Question 9
What is the optimal consumption bundle, i.e. the solution to the original problem of maximizing \(log(x_{1})+log(x_{2})\) subject to the budget constraint \(p_{1}x_{1}+p_{2}x_{2}\)?
True \(\left(x_{1},x_{2}\right)=\left(\frac{y}{2\ p_{1}},\frac{y}{2\ p_{2}}\right)\)
False \(\left(x_{1},x_{2}\right)=(\frac{y}{\ p_{1}},\frac{y}{\ p_{2}})\)
Explanation:
Plugging \(\lambda^{*}=\frac{y}{2\ p_{1}p_{2}}\) into \(\left(x_{1}(\lambda),x_{2}(\lambda)\right)=(\lambda p_{2},\lambda p_{1})\) gives
\(\begin{equation}\left(x_{1}(\lambda^{*}),x_{2}(\lambda^{*})\right)=(\frac{y}{2\ p_{1}p_{2}}p_{2},\frac{y}{2\ p_{1}p_{2}}p_{1})=(\frac{y}{2\ p_{1}},\frac{y}{2\ p_{2}})\nonumber \\ \end{equation}\)
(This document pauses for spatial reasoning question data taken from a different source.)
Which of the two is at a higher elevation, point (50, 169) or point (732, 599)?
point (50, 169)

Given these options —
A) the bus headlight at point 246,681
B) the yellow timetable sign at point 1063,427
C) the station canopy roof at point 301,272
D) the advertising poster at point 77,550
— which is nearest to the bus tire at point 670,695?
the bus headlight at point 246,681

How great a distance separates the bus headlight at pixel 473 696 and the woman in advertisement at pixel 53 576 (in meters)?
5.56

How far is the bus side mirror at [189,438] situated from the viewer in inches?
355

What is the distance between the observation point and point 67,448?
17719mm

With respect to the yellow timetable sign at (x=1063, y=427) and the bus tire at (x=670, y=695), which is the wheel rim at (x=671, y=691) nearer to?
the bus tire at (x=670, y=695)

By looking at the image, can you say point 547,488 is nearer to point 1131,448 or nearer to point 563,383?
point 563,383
From our reasoning in the previous exercises, we know that \(\left(x_{1}(\lambda^{*}),x_{2}(\lambda^{*})\right)\) is a solution to the original problem of maximizing \(log(x_{1})+log(x_{2})\) subject to the budget constraint \(p_{1}x_{1}+p_{2}x_{2}\). One can also show that there is only one solution to this problem, so \(\left(x_{1}(\lambda^{*}),x_{2}(\lambda^{*})\right)\) is the unique solution.